Six years ago, a 50-year-old Chinese man sought medical help in the UK because he was experiencing a range of distressing symptoms including headaches, seizures, memory loss and an altered sense of smell. Doctors were puzzled by what he was presenting, so they performed a variety of tests on him to find out what could be going on. He didn’t have syphilis, HIV or Lyme disease, but he did have something abnormal in his brain.
MRI scans revealed that the man had a cluster of lesions on the right side of his brain, which doctors believed could be a tumor. A biopsy was taken, and although the brain was clearly inflamed, no signs of cancerous tissue were identified.

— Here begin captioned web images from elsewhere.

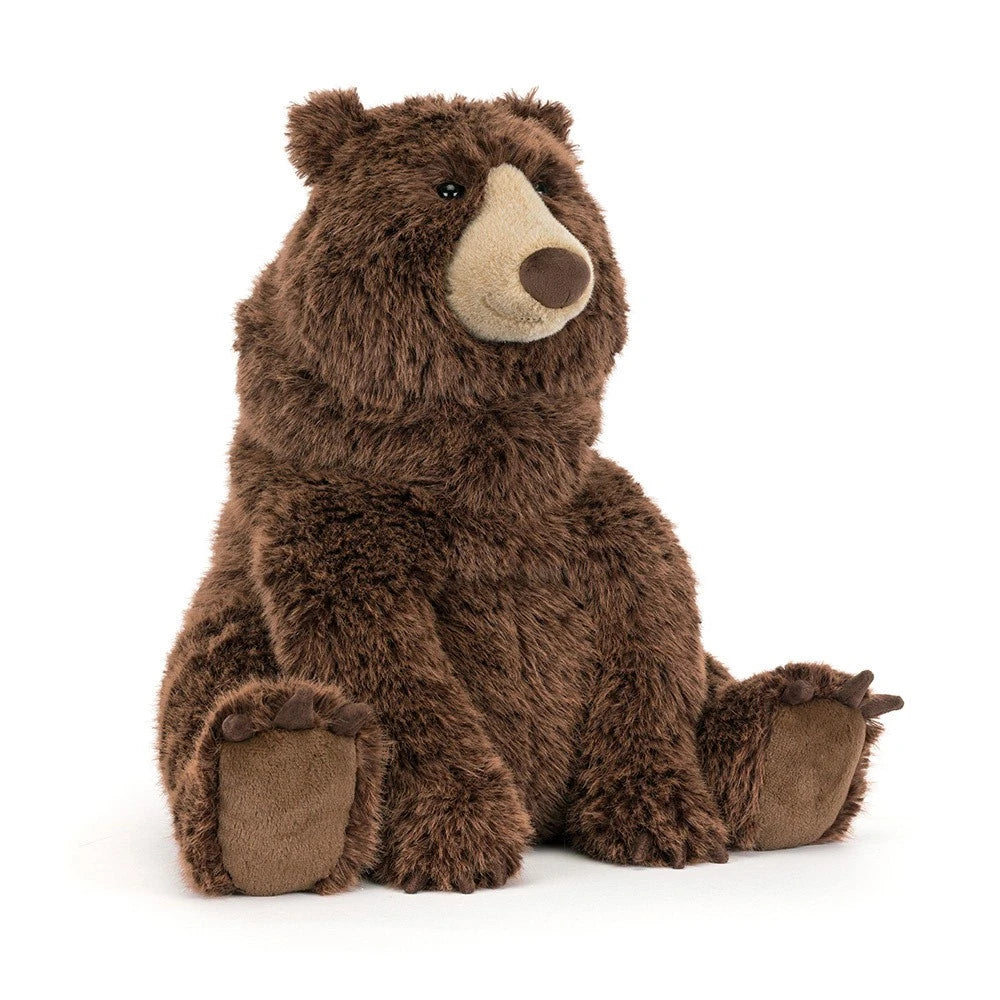 Bizzlestomp is a brown plush stuffed bear by jellycat. Sitting upright on a clean white background.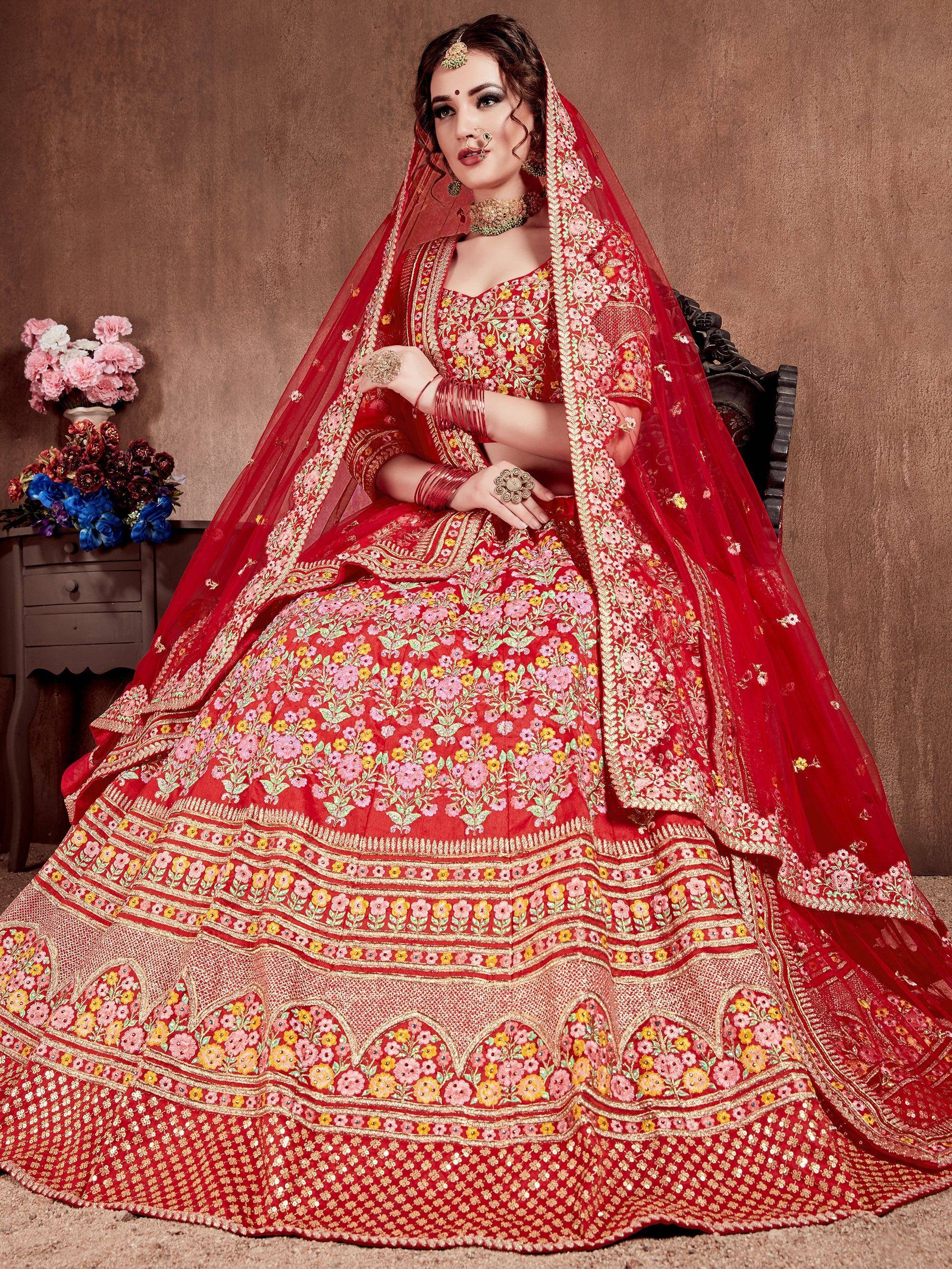 Red floral embroidered lehenga choli with matching dupatta, perfect for Indian weddings and ethnic events.
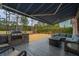 Backyard scene with covered outdoor kitchen area and lounging sectional, perfect for outdoor relaxation and dining at 105 Pine Valley Dr, Summerville, SC 29483
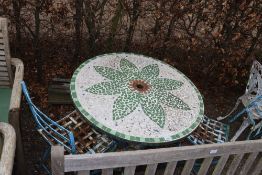A tiled topped pedestal circular garden table, mat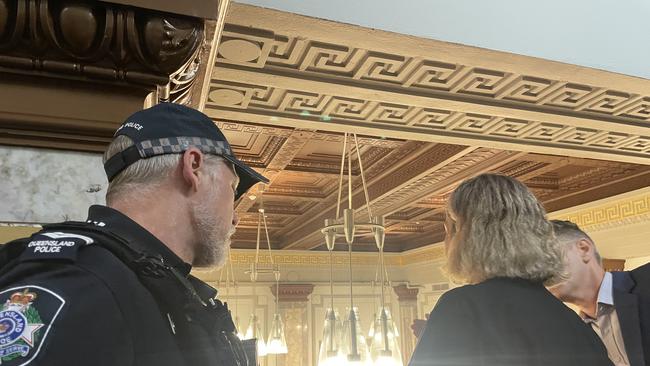 A policeman escorts a protester from the Chamber.
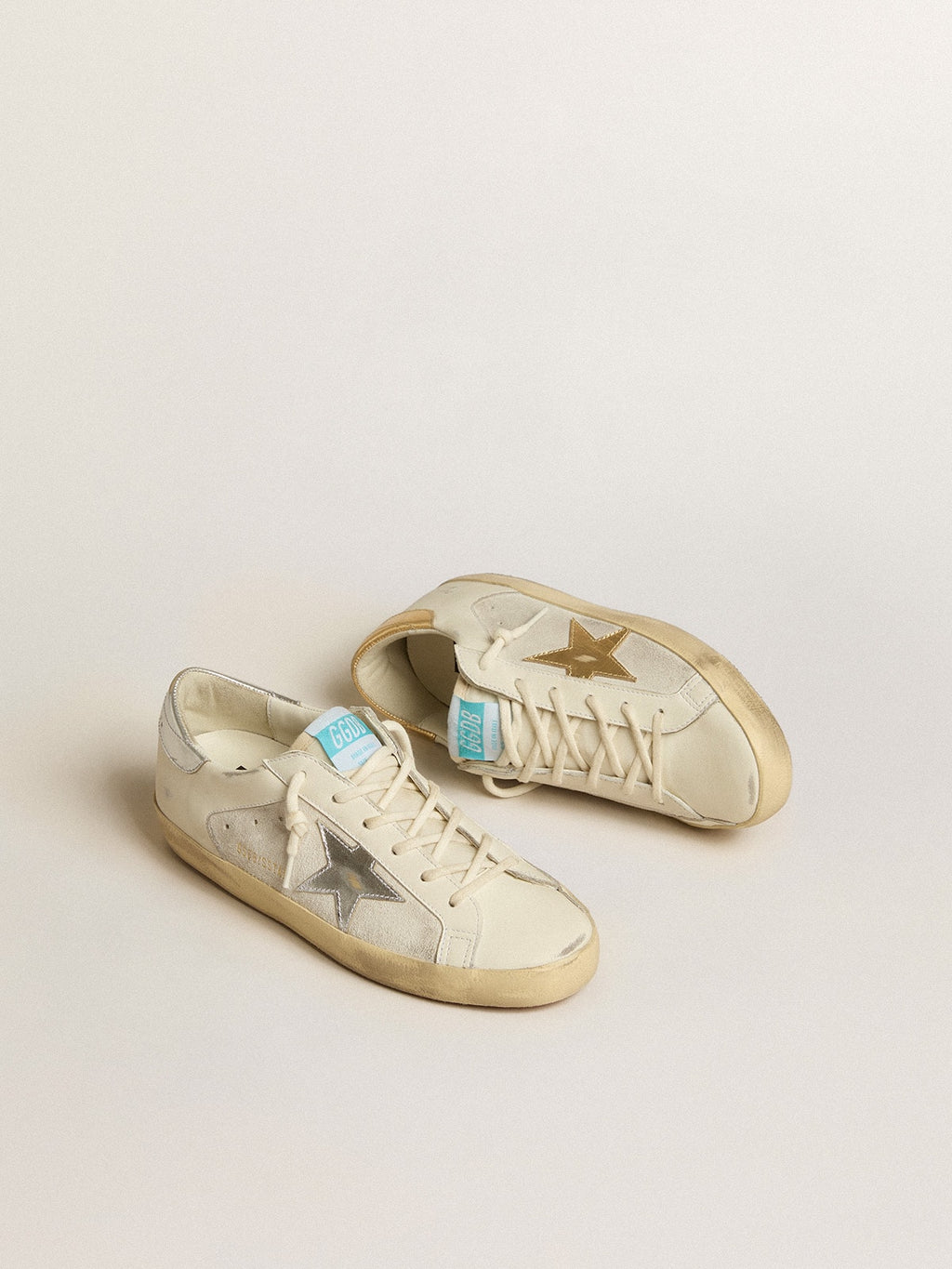 Golden Goose Super-Star in Pelle e Suede Bianchi con Stella in Pelle Argento e Oro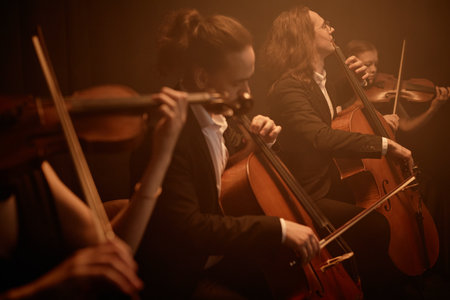 String quartet passionately playing cellos and violins while sitting in row on stage in misty orange light, copy spaceの写真素材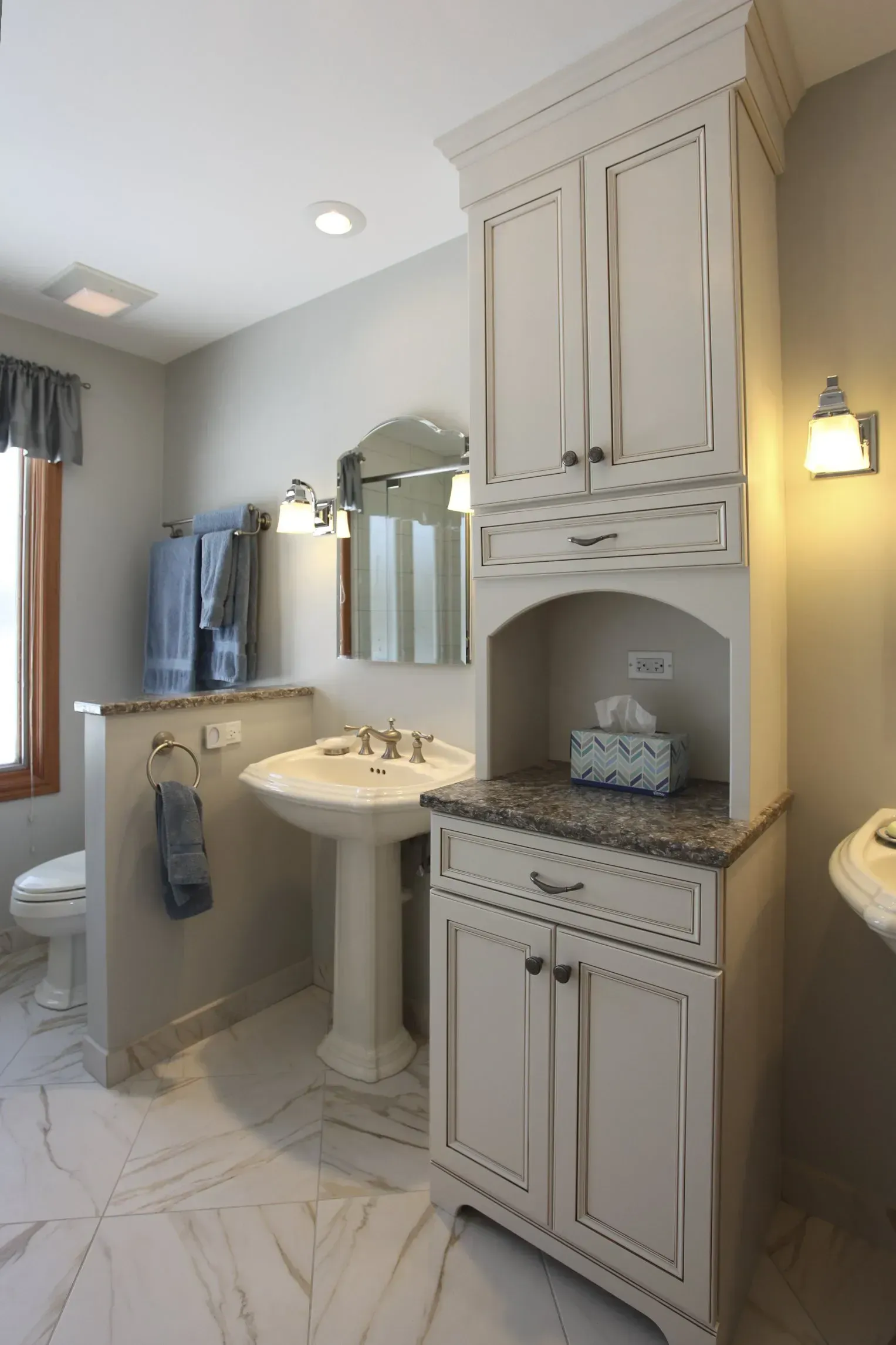Bright bathroom with white vanity, pedestal sink, mirror, and built-in cabinet under warm wall light in Modern kitchen with gray cabinets, island, pendant lights, exposed wood beams, and two barstools in Arlington Heights, IL.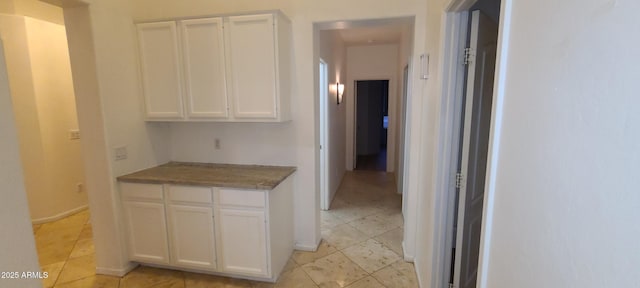 corridor with baseboards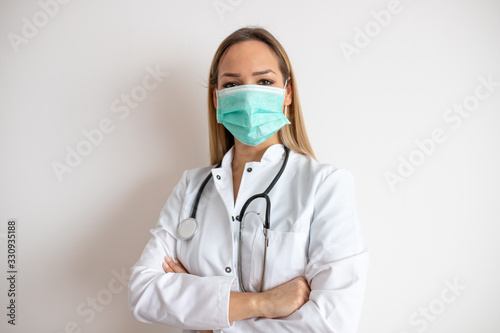 Confident doctor standing arms crossed. Confident young woman doctor. Intern Doctor Young pretty woman in white clothes with medical mask posing.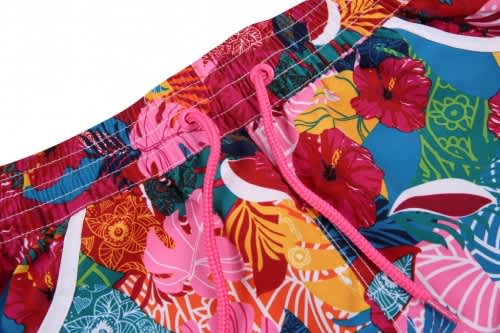 A vibrant women's beach shirt and shorts set featuring a floral pattern with pink, blue, and yellow colours. It has a logo.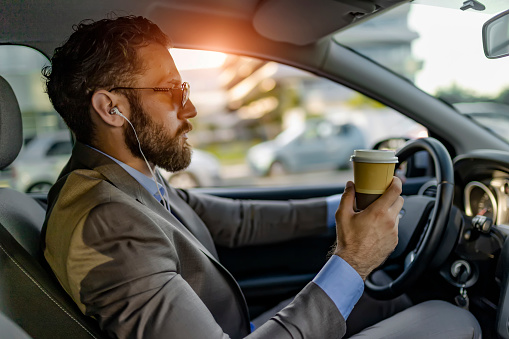 Handsome Elegant Bearded Mid Adult Businessman in Full Suit Drinking Coffee to go While Driving a Car. Businessman Manager Driving Car While Drinking a Cup of Coffee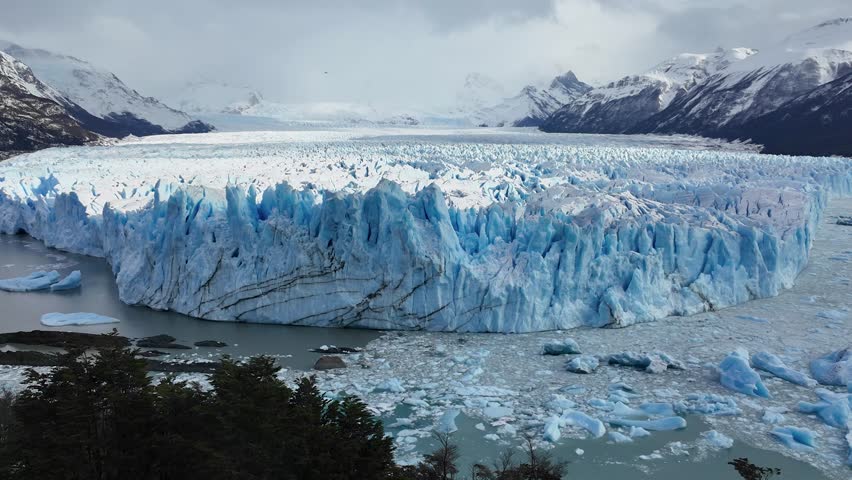 Perito Moreno Glacier In El Calafate Santa Cruz Argentina. Birds Eye View Of Famous Glacier In A Patagonia Landscape. Outdoor Travel Patagonia Glacier. Snow Covered Aerial View Floresta.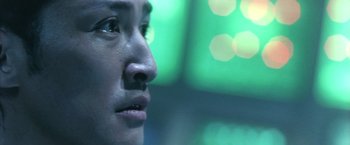 Movie still from “Godzilla: Final Wars” (2004), directed by Koji Hashimoto – A person's face with a blurry background; Extreme Close Up shot, Low angle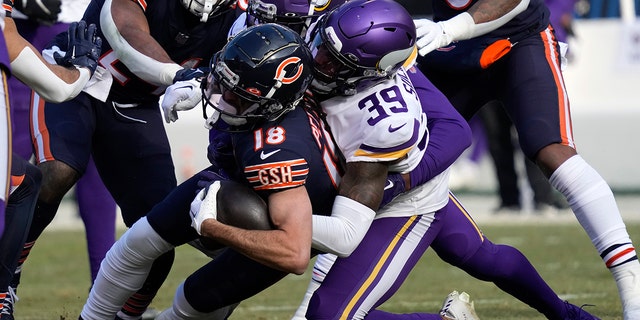 Chicago Bears wide receiver Dante Pettis (18) is tackled by Minnesota Vikings cornerback Chandon Sullivan (39) after catching a pass during the first half of an NFL football game , on Sunday, January 8, 2023, in Chicago.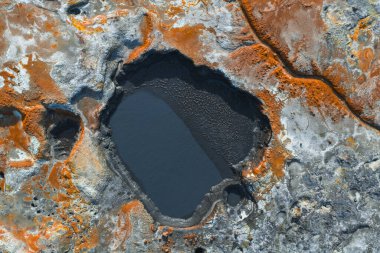 İzlanda 'da koyu renkli bir havuz, canlı turuncu ve pas mineral yatakları, görünür çatlaklar ve desenli toprak desenleri içeren jeotermal bir alan..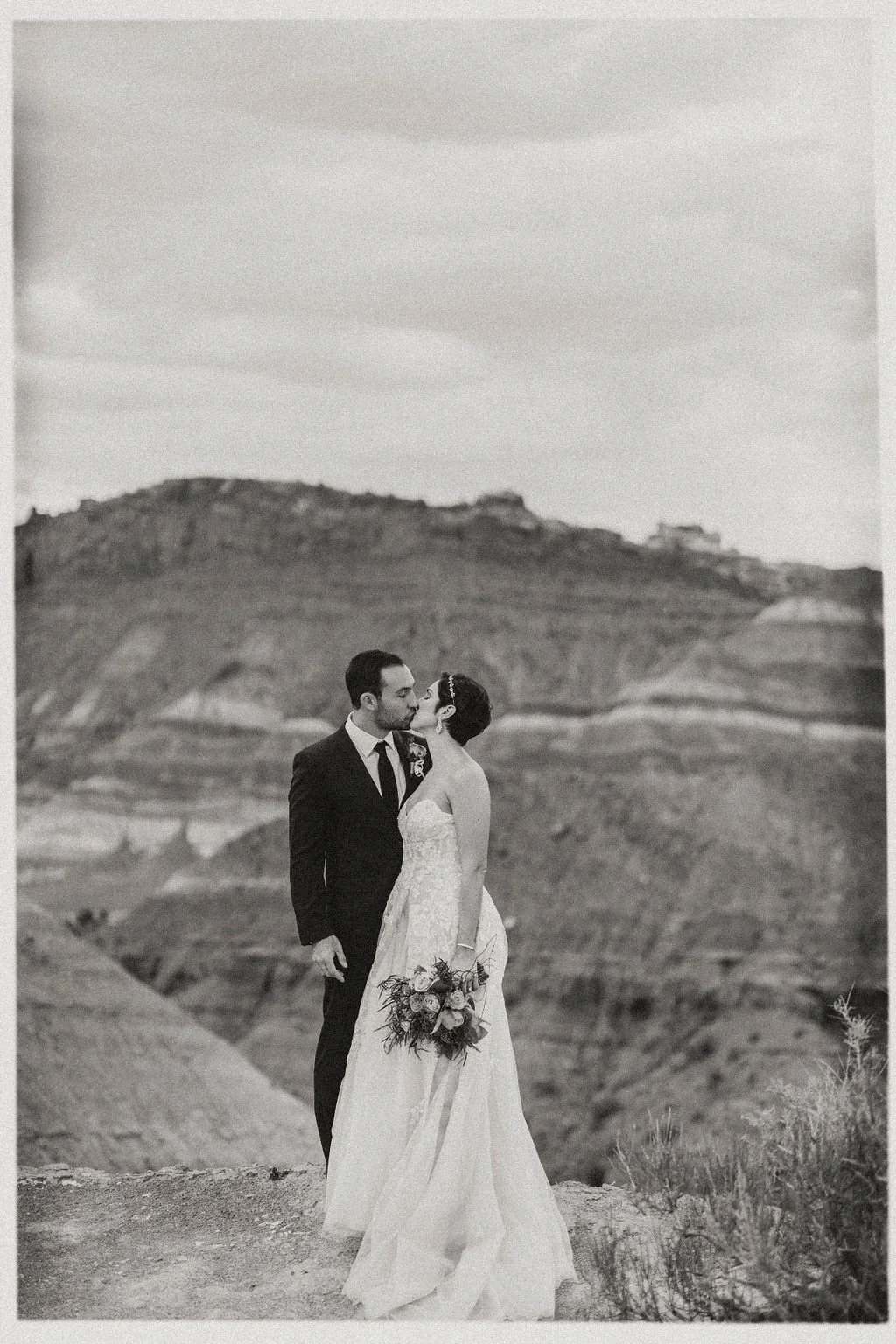 A black and white photo of a newlywed couple kissing in a desert landscape with hills in the background. The bride holds a bouquet of flowers and the groom is dressed in a suit and tie.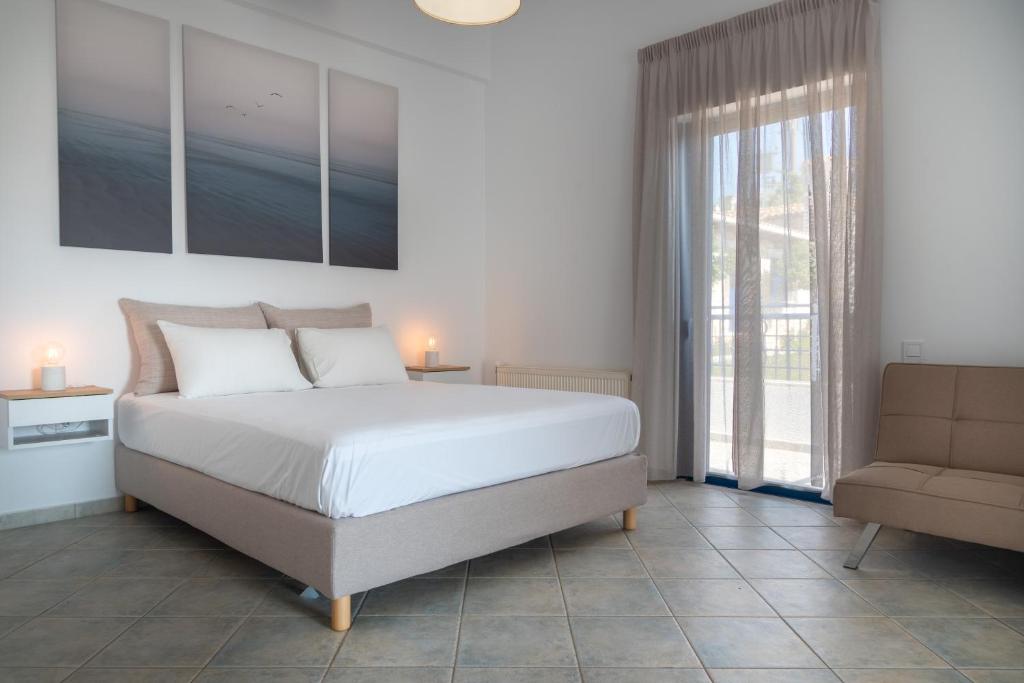 a bedroom with a bed and a couch and a window at Villa Rodanthi Sivota in Syvota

For the next four years, doctors kept a watchful eye on the peculiar region. To their surprise, it appeared to be working its way across his brain, and had migrated at least five centimeters before the team decided to operate. It was then that the cause of his symptoms became immediately apparent; a parasitic gatecrasher had been living in his brain.
Surgeons removed the remains of the ribbon-shaped worm that emerged from his tissue, but the amazement didn’t end there as the team had never before seen anything like it in the UK. That’s why they decided to send off a sample for further investigation, which revealed that the critter was a tapeworm called Spirometra erinaceieuropaei.
This rare species, which can be found in Asian countries such as Thailand and Japan, does not commonly infect humans. Since 1953, only 300 infections have been documented worldwide, but none have been in the UK, making this case particularly interesting.
S. erinaceieuropaei begins its life cycle in bodies of water where it infects crustaceans. These are then gobbled up by larger organisms such as frogs or snakes, which act as intermediate hosts before the parasite enters its final host—hungry carnivores such as dogs and cats that wolf down the middle man. In these natural hosts, the worm makes its way to the gut and takes up residence here, but they end up elsewhere when they infect humans because they’re not adapted to living inside them.
Sometimes they find their way under the skin or in the lungs, but if you’re really unlucky, they can wriggle into your brain. Once there, they cause tissue inflammation, or sparganosis, which can trigger a variety of symptoms depending on where the worm is located in the brain.
It’s unclear as to how the man became infected, but possibilities include eating raw meat from an infected animal, or using raw frog poultice—a Chinese remedy used for sore eyes.
Interestingly, analysis of the worm’s genome revealed that it was 10 times larger than that of any other tapeworm so far sequenced. Further scrutiny divulged that certain gene families had been expanded, including those responsible for facilitating host invasion, which could explain why this parasite was able to successfully infect a species that is not normally part of its host repertoire.